Stored data entries:
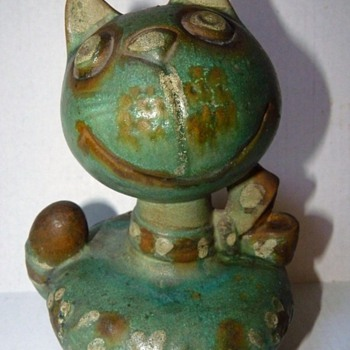Italian Art Pottery CAT Still Bank 1944?  Do you know the artist? - Pottery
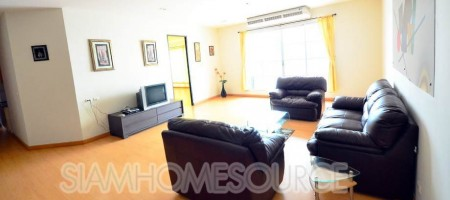Centrally Located – 3BR Asoke Penthouse 289 Meters from Asok BTS Station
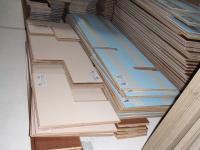 床の仕上げ材が搬入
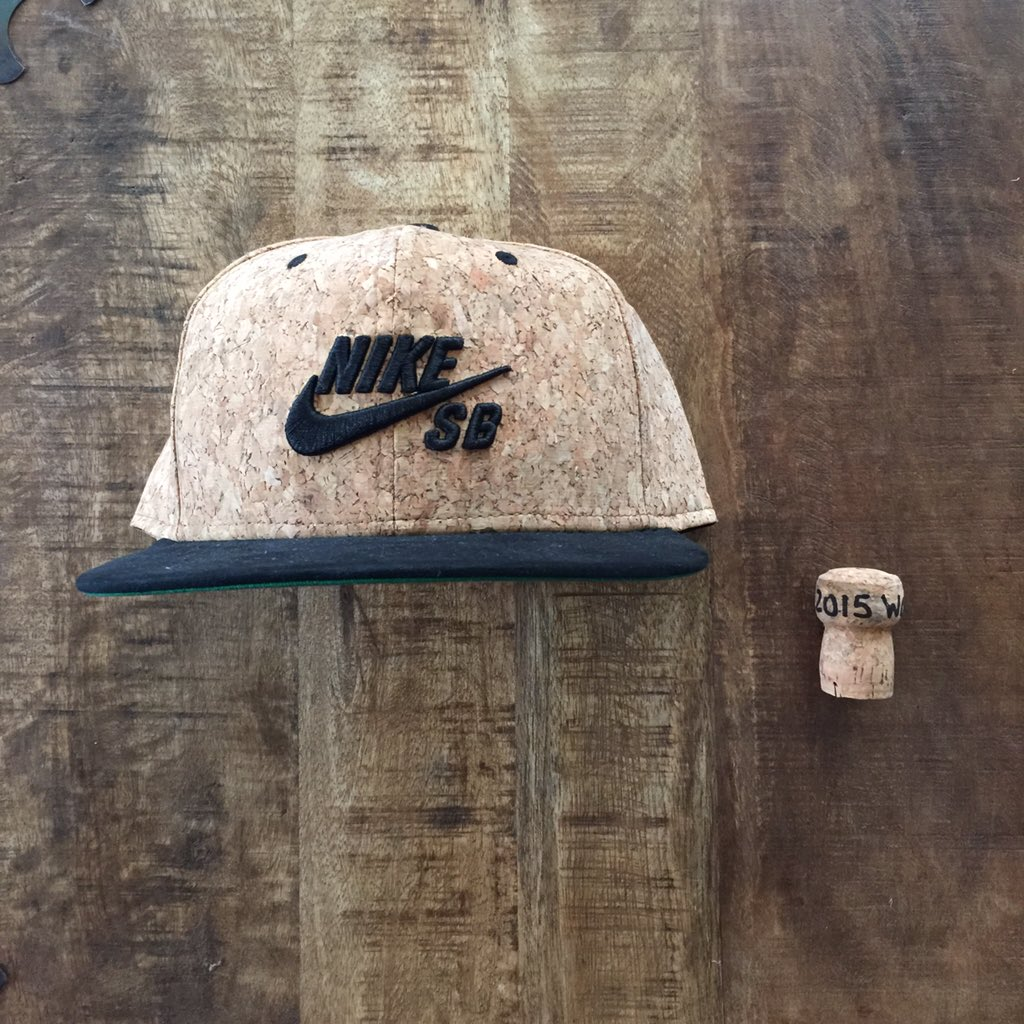 It's Monday, let's celebrate! Retweet to win this cork hat & WS champagne cork from 2015 W.S. #Royals https://t.co/ZZMAiH26dO
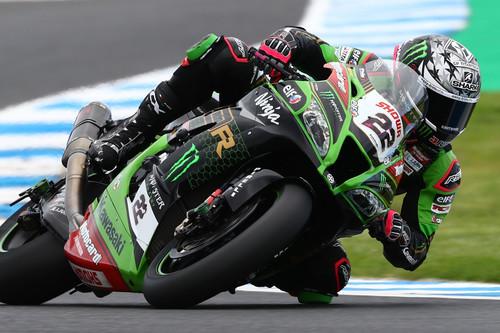 Alex Lowes sorprende a Jonathan Rea, lidera el doblete de Kawasaki y se pone líder del mundial de Superbikes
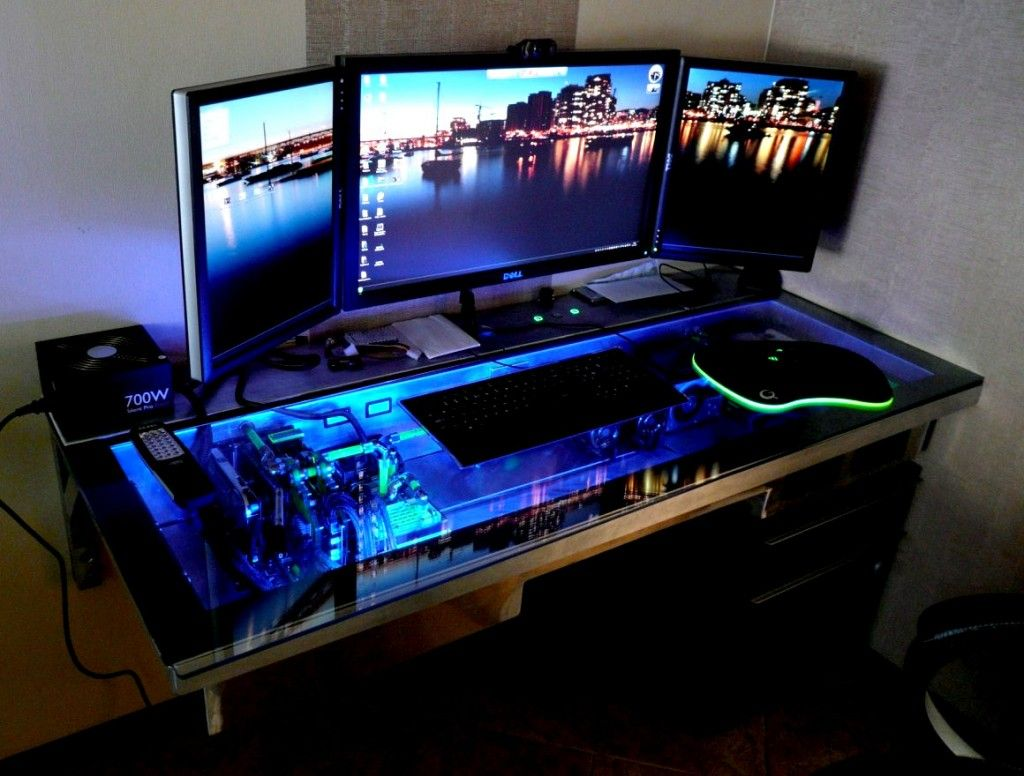 Gaming Paradies 17 Ideen Fur Gaming Schreibtisch Innendesign Mobel Zenideen Gaming Schreibtisch Pc Schreibtisch Glasschreibtisch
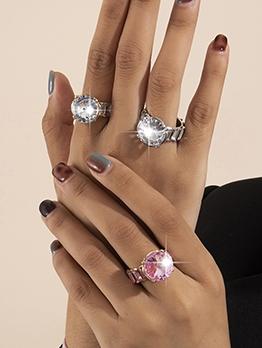 Create Fashion Street Rhinestone Temperament Ring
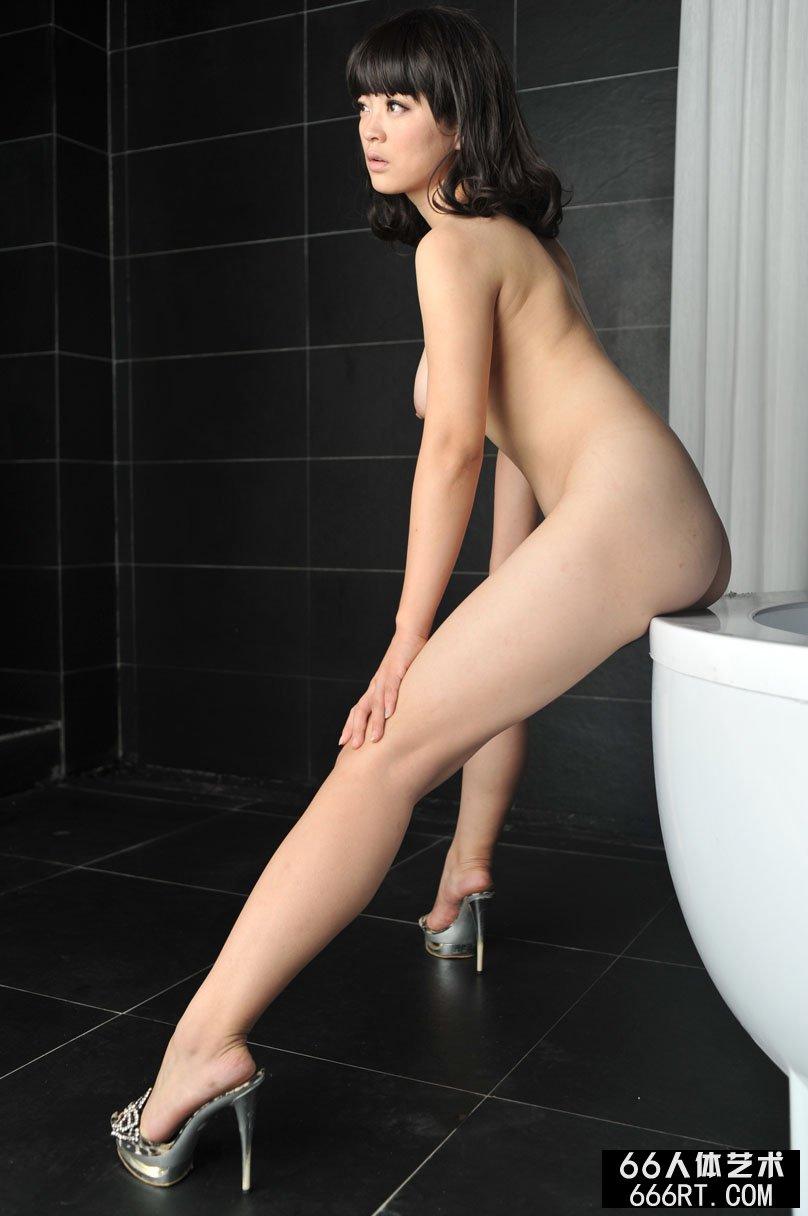 豪华浴室里室拍妖娆诱惑的美人苏茜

### DESCRIPTION OF THE TASK:
What you return must match, line for line, the records from the line containing "It's Monday, let's" through their end, with both ends included and no pictures.

### SOLUTION TO THIS EXERCISE:
 It's Monday, let's celebrate! Retweet to win this cork hat & WS champagne cork from 2015 W.S. #Royals https://t.co/ZZMAiH26dO
 Alex Lowes sorprende a Jonathan Rea, lidera el doblete de Kawasaki y se pone líder del mundial de Superbikes
 Gaming Paradies 17 Ideen Fur Gaming Schreibtisch Innendesign Mobel Zenideen Gaming Schreibtisch Pc Schreibtisch Glasschreibtisch
 Create Fashion Street Rhinestone Temperament Ring
 豪华浴室里室拍妖娆诱惑的美人苏茜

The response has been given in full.